Black Hole Radiation with Modified Dispersion Relation in Tunneling Paradigm: Static Frame

Abstract: Due to the exponential high gravitational red shift near the event horizon of a black hole, it might appears that the Hawking radiation would be highly sensitive to some unknown high energy physics. To study possible deviations from the Hawking's prediction, the dispersive field theory models have been proposed, following the Unruh's hydrodynamic analogue of a black hole radiation. In the dispersive field theory models, the dispersion relations of matter fields are modified at high energies, which leads to modifications of equations of motion. In this paper, we use the Hamilton-Jacobi method to investigate the dispersive field theory models.

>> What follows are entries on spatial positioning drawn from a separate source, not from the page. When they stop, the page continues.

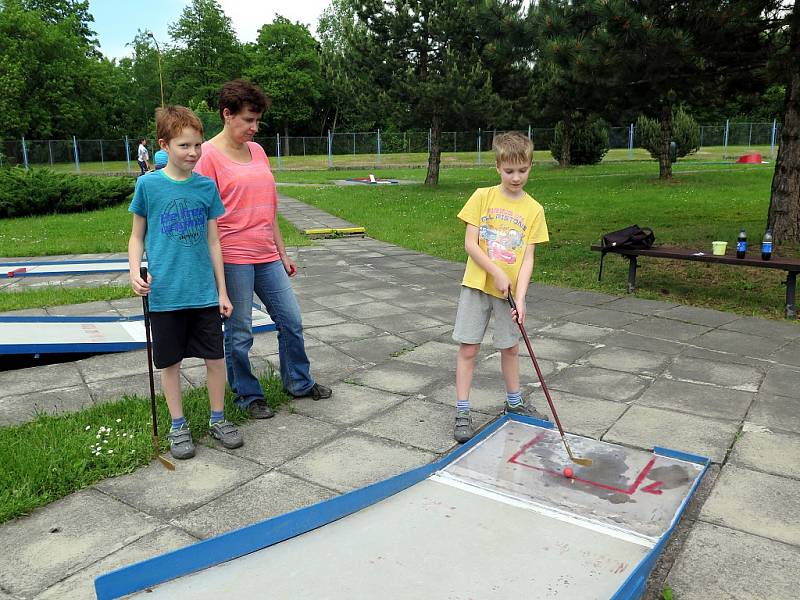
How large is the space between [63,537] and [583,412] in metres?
2.59

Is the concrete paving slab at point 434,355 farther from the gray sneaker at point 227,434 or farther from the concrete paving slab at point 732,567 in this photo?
the concrete paving slab at point 732,567

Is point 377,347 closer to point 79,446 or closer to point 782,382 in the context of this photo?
point 79,446

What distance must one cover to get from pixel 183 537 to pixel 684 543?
1845 mm

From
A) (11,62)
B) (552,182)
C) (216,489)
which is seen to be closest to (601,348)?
(216,489)

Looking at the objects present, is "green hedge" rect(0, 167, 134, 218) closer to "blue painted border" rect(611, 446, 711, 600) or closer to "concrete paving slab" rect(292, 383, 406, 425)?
"concrete paving slab" rect(292, 383, 406, 425)

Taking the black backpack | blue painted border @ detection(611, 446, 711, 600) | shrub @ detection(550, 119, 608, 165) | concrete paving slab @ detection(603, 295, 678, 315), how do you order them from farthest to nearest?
shrub @ detection(550, 119, 608, 165)
the black backpack
concrete paving slab @ detection(603, 295, 678, 315)
blue painted border @ detection(611, 446, 711, 600)

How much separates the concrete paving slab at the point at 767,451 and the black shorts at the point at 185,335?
2.50 meters

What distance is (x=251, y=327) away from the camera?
3781mm

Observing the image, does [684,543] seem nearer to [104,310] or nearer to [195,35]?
[104,310]

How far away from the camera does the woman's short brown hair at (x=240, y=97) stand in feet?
10.9

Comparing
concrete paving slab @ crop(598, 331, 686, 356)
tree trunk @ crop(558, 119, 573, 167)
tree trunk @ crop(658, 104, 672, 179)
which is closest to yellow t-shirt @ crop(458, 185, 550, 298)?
concrete paving slab @ crop(598, 331, 686, 356)

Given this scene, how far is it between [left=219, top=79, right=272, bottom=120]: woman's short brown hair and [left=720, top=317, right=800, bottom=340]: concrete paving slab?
4157mm

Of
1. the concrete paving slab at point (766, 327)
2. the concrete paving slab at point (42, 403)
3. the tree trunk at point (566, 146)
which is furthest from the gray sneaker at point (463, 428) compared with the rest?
the tree trunk at point (566, 146)

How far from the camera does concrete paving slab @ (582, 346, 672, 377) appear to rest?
452cm
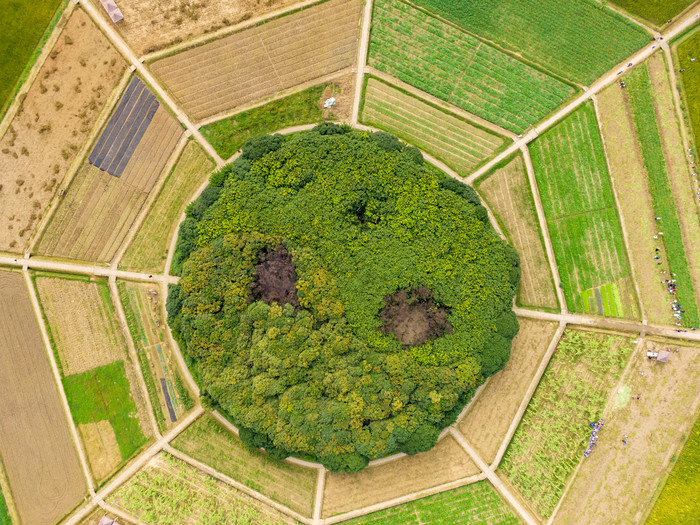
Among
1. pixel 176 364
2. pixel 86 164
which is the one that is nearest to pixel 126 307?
pixel 176 364

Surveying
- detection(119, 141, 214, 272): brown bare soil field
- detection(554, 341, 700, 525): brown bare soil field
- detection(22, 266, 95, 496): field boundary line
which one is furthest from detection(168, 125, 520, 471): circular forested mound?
detection(554, 341, 700, 525): brown bare soil field

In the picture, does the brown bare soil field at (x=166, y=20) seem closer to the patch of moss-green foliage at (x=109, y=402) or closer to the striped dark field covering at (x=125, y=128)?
the striped dark field covering at (x=125, y=128)

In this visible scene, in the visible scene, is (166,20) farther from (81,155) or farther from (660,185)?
(660,185)

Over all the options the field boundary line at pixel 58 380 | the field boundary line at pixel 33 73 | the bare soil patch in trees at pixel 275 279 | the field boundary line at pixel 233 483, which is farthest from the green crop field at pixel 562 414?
the field boundary line at pixel 33 73

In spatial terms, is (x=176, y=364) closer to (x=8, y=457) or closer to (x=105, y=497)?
(x=105, y=497)

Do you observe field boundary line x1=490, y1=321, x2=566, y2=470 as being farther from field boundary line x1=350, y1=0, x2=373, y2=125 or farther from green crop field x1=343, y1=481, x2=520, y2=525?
field boundary line x1=350, y1=0, x2=373, y2=125

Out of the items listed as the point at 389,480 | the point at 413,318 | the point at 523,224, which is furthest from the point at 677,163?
the point at 389,480
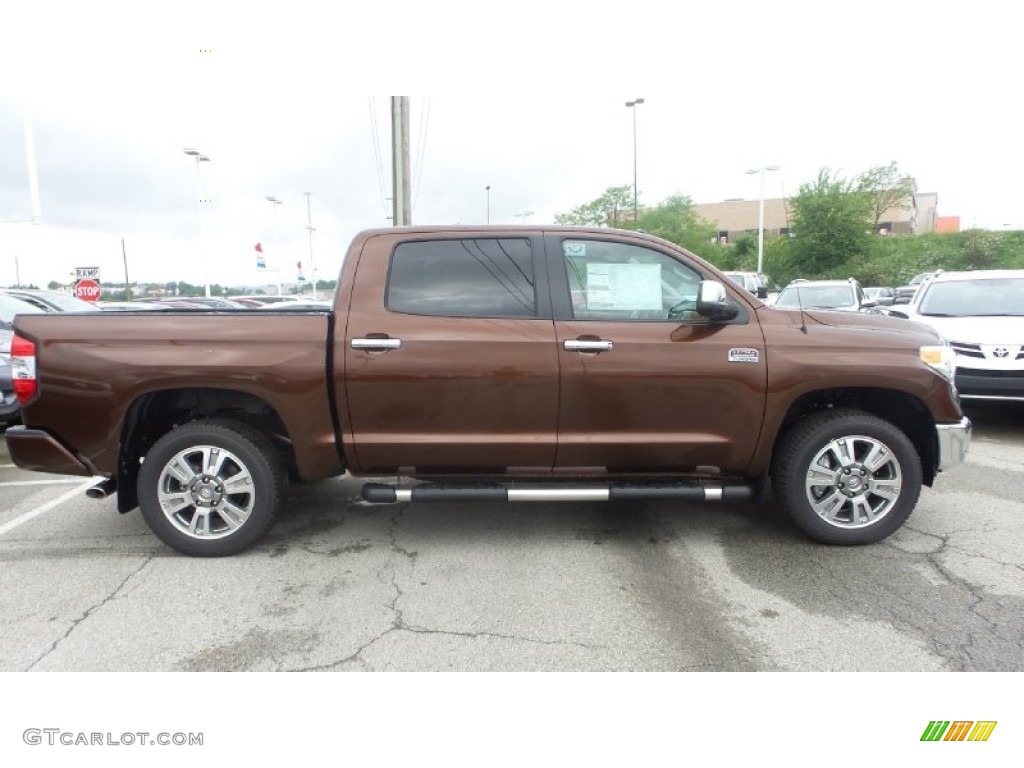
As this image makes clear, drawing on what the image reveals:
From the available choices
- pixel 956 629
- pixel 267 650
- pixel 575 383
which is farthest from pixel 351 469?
pixel 956 629

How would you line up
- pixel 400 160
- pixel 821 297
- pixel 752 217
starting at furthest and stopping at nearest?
1. pixel 752 217
2. pixel 400 160
3. pixel 821 297

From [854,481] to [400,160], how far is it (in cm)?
1123

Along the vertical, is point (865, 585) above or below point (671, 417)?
below

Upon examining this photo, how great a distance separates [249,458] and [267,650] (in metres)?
1.18

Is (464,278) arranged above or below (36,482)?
above

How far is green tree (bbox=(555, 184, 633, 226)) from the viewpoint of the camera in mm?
44375

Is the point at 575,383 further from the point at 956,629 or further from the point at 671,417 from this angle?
the point at 956,629

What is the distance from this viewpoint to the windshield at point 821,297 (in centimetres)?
1100

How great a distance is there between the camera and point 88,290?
611 inches

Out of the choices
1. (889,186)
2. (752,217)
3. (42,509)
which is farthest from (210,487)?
(752,217)

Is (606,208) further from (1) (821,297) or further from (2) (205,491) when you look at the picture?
(2) (205,491)

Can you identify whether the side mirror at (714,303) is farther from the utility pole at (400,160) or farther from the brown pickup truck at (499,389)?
the utility pole at (400,160)

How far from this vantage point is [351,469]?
147 inches

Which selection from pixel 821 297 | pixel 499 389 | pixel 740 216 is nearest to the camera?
pixel 499 389
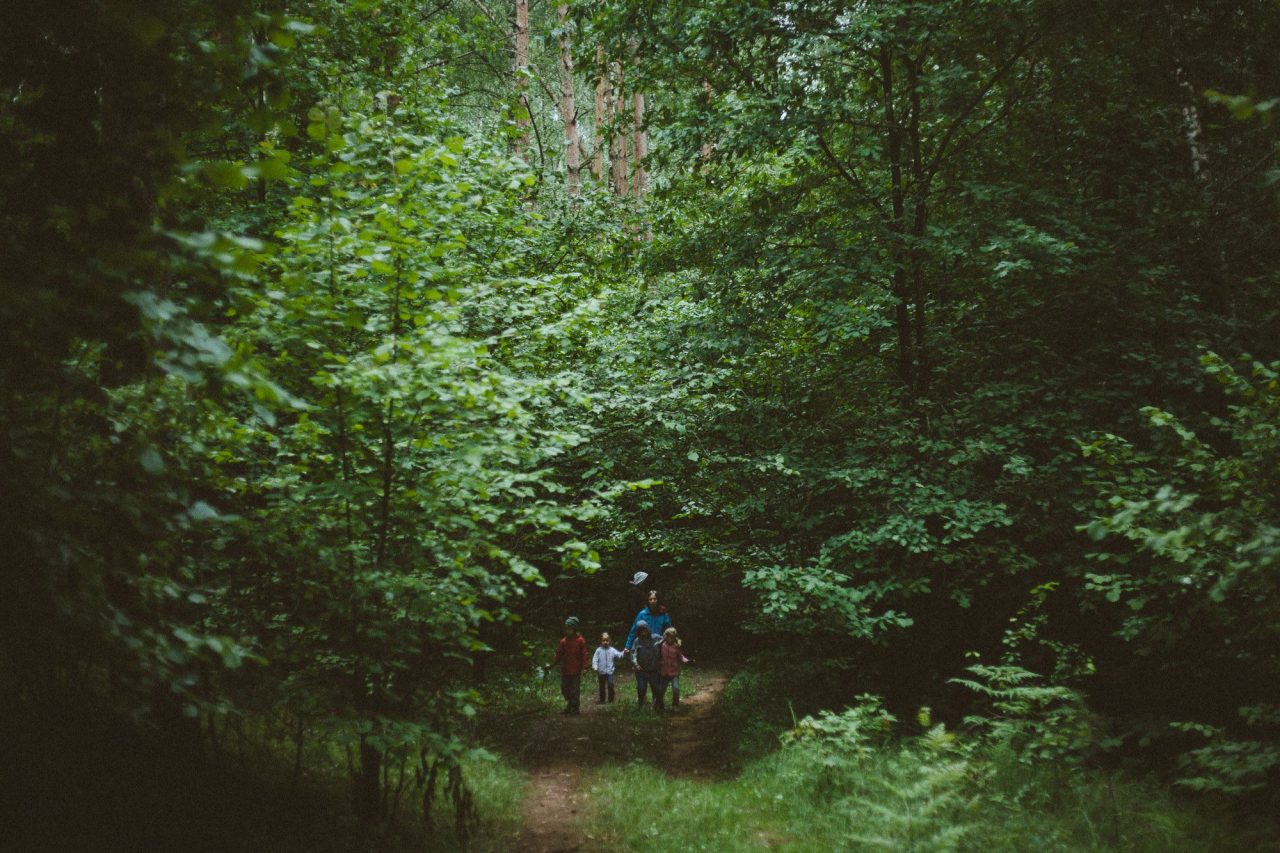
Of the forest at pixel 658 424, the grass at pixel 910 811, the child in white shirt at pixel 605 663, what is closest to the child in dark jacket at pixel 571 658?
the forest at pixel 658 424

The preferred frame is the static frame of the black hole. The dispersion relation adopted agrees with the relativistic one at low energies but is modified near the Planck mass $m_{p}$. We calculate the corrections to the Hawking temperature for massive and charged particles to $\mathcal{O}\left(m_{p}^{-2}\right) $ and massless and neutral particles to all orders. Our results suggest that the thermal spectrum of radiations near horizon is robust, e.g. corrections to the Hawking temperature are suppressed by $m_{p}$. After the spectrum of radiations near the horizon is obtained, we use the brick wall model to compute the thermal entropy of a massless scalar field near the horizon of a 4D spherically symmetric black hole. We find that the leading term of the entropy depends on how the dispersion relations of matter fields are modified, while the subleading logarithmic term does not. Finally, the luminosities of black holes are computed by using the geometric optics approximation.